ECM Performance Model

Introduction

The ECM (Execution-Cache-Memory) performance model is a resource-based analytic performance model. It can predict the runtime of serial straight-line code (usually an inner-most loop body) on a specific processor chip. Runtime predictions are based on a maximum throughput assumptions for instruction execution as well as data transfers, but refinements can be added. The model in its simplest form can be set up with pen and paper.

Description

The model decomposes the overall runtime into several contributions, which are then put together according to a machine model. A processor cycle is the only time unit used. All runtime contributions are provided for a number of instructions required to process a certain number of (source) loop iterations; we typically choose one cache line length (e.g., 8 iterations for a double precision code), which makes sense because the smallest unit of data that can be transferred between memory hierarchy levels is a cache line. For simple calculations bandwidths and performance are consistently specified in “cycles per cache line.” However, this choice is essentially arbitrary, and one could just as well use “cycles per iteration.” Unless otherwise specified, an “iteration” is one iteration in the high-level code.

Figure 1: Schönauer vector triad (left column = bandwidth of data path, black arrow = cache line transfer, red arrow = write-allocate cache line transfer)

In-core model

The primary resource provided by a CPU core is instruction execution. Since instructions can only be executed when their operands are available, the in-core part of the ECM model assumes that all data resides in the innermost cache. It further assumes out-of-order scheduling and speculative execution to work perfectly so that all the instruction-level parallelism available in the code can be provided by the hardware, resources permitting (on a given microarchitecture).

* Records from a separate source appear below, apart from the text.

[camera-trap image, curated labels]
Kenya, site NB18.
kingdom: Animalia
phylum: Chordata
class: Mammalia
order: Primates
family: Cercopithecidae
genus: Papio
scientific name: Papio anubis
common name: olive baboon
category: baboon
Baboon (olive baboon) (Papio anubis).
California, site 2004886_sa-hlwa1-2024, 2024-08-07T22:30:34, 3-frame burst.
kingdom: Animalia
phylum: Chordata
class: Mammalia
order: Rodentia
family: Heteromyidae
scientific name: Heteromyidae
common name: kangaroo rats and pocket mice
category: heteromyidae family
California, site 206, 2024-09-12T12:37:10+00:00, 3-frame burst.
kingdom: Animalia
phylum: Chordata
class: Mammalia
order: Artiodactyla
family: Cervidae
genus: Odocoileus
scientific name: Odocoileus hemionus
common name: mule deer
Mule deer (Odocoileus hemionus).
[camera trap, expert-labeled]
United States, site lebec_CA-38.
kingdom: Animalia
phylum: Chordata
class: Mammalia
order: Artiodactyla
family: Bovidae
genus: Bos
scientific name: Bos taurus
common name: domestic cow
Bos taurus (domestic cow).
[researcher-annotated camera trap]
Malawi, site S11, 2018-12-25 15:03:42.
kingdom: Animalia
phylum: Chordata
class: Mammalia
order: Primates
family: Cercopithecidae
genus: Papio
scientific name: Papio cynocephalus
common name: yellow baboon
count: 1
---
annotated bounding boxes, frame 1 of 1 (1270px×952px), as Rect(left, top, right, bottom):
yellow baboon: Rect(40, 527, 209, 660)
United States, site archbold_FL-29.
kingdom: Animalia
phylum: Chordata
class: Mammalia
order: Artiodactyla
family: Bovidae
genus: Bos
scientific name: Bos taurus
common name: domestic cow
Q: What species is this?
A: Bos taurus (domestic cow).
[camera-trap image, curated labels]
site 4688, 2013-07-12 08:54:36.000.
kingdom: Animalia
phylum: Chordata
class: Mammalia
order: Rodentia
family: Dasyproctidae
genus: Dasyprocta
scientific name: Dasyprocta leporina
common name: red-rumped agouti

In practice, the first step is to ignore all influences preventing maximum instruction throughput, such as:

Out-of-order limitations
Instruction fetch issues
Instruction decoding issues
Complex register dependency chains

Loop-carried dependencies and long latency instructions should be considered, though. The in-core model thus delivers an optimistic execution time for the code (in cycles per iteration) in which all data transfers beyond the innermost cache are ignored.

Data transfer model

Data transfers are a secondary resource required by code execution. Modeling data transfers starts with an analysis of the data volume transferred over the various data paths in the memory hierarchy. Some knowledge about the CPU architecture is required for this in order to know what path cache lines take to get from their initial location into L1 cache and back. It is assumed that latencies can be perfectly hidden by prefetching, so all transfers are bandwidth limited. Additional data transfers from cache conflicts are neglected (it is still possible to extend the model to account for additional transfers). Together with known (or measured) maximum bandwidths, the data transfer analysis results in additional runtime contributions from every data path. How to put together these contributions with each other and with the in-core execution time is part of the machine model. The two extreme cases are:

Full overlap: The predicted execution time is the maximum of all contributions.
No overlap: The predicted execution time is the sum of all contributions

There is s large gray zone in between these extremes. On most modern Intel Xeon CPUs, data transfer times must be added up and everything that pertains to “work” (i.e., arithmetic, loop mechanics, etc.) overlaps with data transfers. This yields the most accurate predictions on these CPUs, but other architectures behave differently.

Example: Double precision “Schönauer” vector triad (Figure 1)

for (int i=0; i<size; i++) {
    A[i] = B[i] + C[i] * D[i];
}

Machine specs

For this example we assume a hypothetical processor running at 2.7 GHz with the following specs:

It can execute one 32-byte SIMD vectorized add and one 32-byte SIMD vectorized multiply instruction per cycle.
Superscalar , out-of-order execution with a maximum instruction throughput of four per cycle.
One 32-byte wide load and one half 32-byte wide store instruction per cycle and core.
The bandwidth between L1 and L2 cache is 32 bytes/cycle and the cache line size is 64 byte. This results in an L1-L2 bandwidth of 2 cycles per cache line transfer.
The cache hierarchy is inclusive and uses a write-back policy for stores. Therefore every store miss causes an additional write-allocate transfer.
The sustained (saturated, i.e., using all cores) memory bandwidth is 40 GB/s or 4.3 cycles per cache line transfer. This is the only measured quantity that enters the model.

Code specs

The vectorized code performs one (SIMD) multiply and one (SIMD) add instruction and requires 3 (SIMD) loads and 1 (SIMD) store. We assume we use the 32-byte SIMD instruction set. This results in 2 multiply, 2 add, 6 load, and 2 store instructions to process one cache line length of high-level iterations (8).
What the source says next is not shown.